Telomerase activity in pregnancy complications (Review)

Abstract

Telomeres are specific DNA regions positioned at the ends of chromosomes and composed of functional non-coding repeats. Upon cell division, the telomeres decrease in length by a preordained amount. When the telomeres become critically short, cells lose the ability to divide and enter a specific functioning mode designated as 'cellular senescence'. However, human tissues express an enzyme that deters the shrinking of the telomeres, the telomerase. Due to its ability to maintain telomere length, the telomerase slows down and possibly suspends the aging of the cells. In regard to this, solid evidence demonstrates that female human fertility decreases with increased maternal age and that various adverse factors, including alterations in telomerase activity, can contribute to age-associated infertility in women.
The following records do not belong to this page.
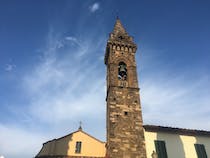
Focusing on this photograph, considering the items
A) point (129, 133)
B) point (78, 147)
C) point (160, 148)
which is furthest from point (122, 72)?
point (78, 147)

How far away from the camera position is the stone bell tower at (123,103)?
14594 millimetres

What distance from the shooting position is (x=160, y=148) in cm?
1502

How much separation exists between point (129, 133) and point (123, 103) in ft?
8.28

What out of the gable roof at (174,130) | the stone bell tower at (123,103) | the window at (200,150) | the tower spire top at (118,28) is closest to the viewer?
the stone bell tower at (123,103)

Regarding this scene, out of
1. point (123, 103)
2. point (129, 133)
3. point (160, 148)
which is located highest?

The fact that telomerase activity is regulated in a time- and location-dependent manner in both embryo and placental tissues, highlights it potential importance to the successful completion of pregnancy. Since maternal age is a crucial determining factor for the success of in vitro and in vivo fertilization, numerous studies have focused on telomerase activity and its correlation with mammalian fertilization, as well as the following cleavage and pre-implantation developmental processes. Associations between telomerase activity and pregnancy complications have been previously observed. Our aim in this review was to summarize and critically discuss evidence correlating telomerase activity with pregnancy complications.